Before your baby is due (Antenatal)
Every woman is entitled to antenatal care. You will be offered a range of appointments and tests. If you have a complicated pregnancy you may need more appointments or tests than those shown on these pages.
This pathway shows useful information for some keys points through your pregnancy. Click on each of the numbered sections to find out more.
Seven to ten appointments with your midwife, GP or obstetrician (a doctor who specialises in pregnancy and birth).
Your midwife will enquire about your health and mood at every visit to identify any problems early. https://www.nhs.uk/conditions/pregnancy-and-baby/mental-health-problems-pregnant
Routine Blood Tests to identify your blood group and check for various illnesses or genetic blood disorders which includes: HIV, Syphilis,Hepatitis B, Anaemia (Low Iron), Sickle Cell, Thalassaemia. https://www.nhs.uk/conditions/pregnancy-and-baby/screening-blood-test-infectious-diseases-pregnant
There are some foods you should avoid when pregnant, to find out more, visit: https://www.nhs.uk/conditions/pregnancy-and-baby/foods-to-avoid-pregnant Always check with your GP, Pharmacist or Midwife before you take any medicine.
Ultrasound scan (when you are 8 to 14 weeks pregnant) to confirm your expected due date. The scan can be combined with blood tests to screen for genetic conditions including Down’s, Edwards’ and Patau's syndrome (also known as T21, T18 and T13). For more information about Down Syndrome, visit the Positive About Down Syndrome website: https://positiveaboutdownsyndrome.co.uk/
Ultrasound screening anomaly scan (18+0 to 20+6 weeks) to check for possible physical problems with your baby and to check your baby's growth. This is also the scan when your baby's sex may be determined. https://www.nhs.uk/conditions/pregnancy-and-baby/ultrasound-anomaly-baby-scans-pregnant/#when-are-scans-offered Ask your midwife for a MAT B1 certificate - this confirms your pregnancy for your employer.
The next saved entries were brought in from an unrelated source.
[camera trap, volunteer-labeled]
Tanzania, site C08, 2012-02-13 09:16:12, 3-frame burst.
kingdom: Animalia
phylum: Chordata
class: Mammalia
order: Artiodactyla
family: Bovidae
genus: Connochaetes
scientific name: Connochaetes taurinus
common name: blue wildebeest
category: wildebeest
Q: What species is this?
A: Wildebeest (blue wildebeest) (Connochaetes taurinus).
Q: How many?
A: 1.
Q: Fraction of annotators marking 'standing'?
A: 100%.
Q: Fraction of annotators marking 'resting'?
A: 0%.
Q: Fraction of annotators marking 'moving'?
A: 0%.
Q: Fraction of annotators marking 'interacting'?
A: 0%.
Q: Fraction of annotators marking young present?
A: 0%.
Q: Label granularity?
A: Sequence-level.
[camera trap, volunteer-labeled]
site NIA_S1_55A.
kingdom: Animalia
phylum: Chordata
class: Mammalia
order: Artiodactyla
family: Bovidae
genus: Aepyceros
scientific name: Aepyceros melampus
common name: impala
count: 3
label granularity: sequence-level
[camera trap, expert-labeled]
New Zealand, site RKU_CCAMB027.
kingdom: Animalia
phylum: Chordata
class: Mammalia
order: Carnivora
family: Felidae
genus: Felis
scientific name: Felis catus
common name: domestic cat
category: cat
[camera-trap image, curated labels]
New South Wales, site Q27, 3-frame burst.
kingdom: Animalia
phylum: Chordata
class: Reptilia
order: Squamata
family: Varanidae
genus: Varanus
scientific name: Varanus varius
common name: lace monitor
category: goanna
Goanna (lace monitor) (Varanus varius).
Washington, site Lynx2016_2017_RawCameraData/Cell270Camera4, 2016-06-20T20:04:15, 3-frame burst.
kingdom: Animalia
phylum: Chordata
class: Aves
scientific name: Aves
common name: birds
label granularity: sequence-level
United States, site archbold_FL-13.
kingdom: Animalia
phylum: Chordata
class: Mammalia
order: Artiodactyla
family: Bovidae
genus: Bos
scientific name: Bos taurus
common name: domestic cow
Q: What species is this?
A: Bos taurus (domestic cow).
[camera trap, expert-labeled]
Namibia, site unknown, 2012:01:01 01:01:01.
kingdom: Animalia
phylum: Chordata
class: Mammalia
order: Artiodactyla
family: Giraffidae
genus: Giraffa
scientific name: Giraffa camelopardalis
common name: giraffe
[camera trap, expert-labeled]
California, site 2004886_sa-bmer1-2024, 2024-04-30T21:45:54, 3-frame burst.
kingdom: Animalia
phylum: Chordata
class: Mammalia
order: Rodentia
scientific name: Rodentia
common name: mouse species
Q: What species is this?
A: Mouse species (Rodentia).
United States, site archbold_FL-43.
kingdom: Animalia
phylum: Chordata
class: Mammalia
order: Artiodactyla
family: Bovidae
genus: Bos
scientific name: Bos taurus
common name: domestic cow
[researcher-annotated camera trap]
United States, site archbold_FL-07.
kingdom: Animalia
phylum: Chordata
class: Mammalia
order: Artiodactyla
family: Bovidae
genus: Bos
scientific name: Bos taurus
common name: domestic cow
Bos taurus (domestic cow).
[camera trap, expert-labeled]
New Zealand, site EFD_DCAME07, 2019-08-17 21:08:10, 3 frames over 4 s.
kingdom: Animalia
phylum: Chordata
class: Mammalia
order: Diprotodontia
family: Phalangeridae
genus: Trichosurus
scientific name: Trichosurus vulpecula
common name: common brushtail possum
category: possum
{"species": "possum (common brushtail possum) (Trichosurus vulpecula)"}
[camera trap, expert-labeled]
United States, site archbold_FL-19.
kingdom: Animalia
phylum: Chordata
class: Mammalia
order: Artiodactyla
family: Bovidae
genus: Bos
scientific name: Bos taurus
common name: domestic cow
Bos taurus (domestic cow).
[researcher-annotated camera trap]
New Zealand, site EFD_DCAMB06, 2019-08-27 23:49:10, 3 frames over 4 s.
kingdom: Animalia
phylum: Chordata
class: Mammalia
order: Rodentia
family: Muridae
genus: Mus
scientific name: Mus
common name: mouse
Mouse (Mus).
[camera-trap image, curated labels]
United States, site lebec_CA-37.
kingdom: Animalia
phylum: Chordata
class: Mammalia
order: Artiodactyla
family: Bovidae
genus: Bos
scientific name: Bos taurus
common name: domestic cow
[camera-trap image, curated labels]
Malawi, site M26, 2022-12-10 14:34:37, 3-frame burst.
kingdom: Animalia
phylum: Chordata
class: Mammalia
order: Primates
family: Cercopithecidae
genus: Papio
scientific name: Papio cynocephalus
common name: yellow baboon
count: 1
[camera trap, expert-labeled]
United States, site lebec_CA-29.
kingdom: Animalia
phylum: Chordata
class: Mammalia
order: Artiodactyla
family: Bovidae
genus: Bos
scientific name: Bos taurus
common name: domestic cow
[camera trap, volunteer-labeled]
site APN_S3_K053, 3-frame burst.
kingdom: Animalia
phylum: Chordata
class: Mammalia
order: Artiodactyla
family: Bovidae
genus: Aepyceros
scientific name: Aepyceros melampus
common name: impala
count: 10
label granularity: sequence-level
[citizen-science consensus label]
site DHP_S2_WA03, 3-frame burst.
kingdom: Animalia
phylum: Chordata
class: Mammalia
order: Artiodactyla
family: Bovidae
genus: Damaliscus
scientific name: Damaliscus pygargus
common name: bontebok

Flu vaccination. This is given during flu season, as soon as possible after the vaccine becomes available (usually September), but may be given up until the end of March depending on availability. https://www.nhs.uk/conditions/pregnancy-and-baby/flu-jab-vaccine-pregnant
Parent Education. Antenatal classes are offered to parents with information that will help you prepare for birth and parenthood.
Whooping cough vaccine. This is usually given between 16 and 38 weeks. https://www.nhs.uk/conditions/pregnancy-and-baby/whooping-cough-vaccination-pregnant
Information on feeding your baby. Visit: https://www.nhs.uk/conditions/pregnancy-and-baby/breastfeeding-first-days and https://www.nhs.uk/conditions/pregnancy-and-baby/bottle-feeding-advice
The opportunity to meet your Health Visitor before you have your baby.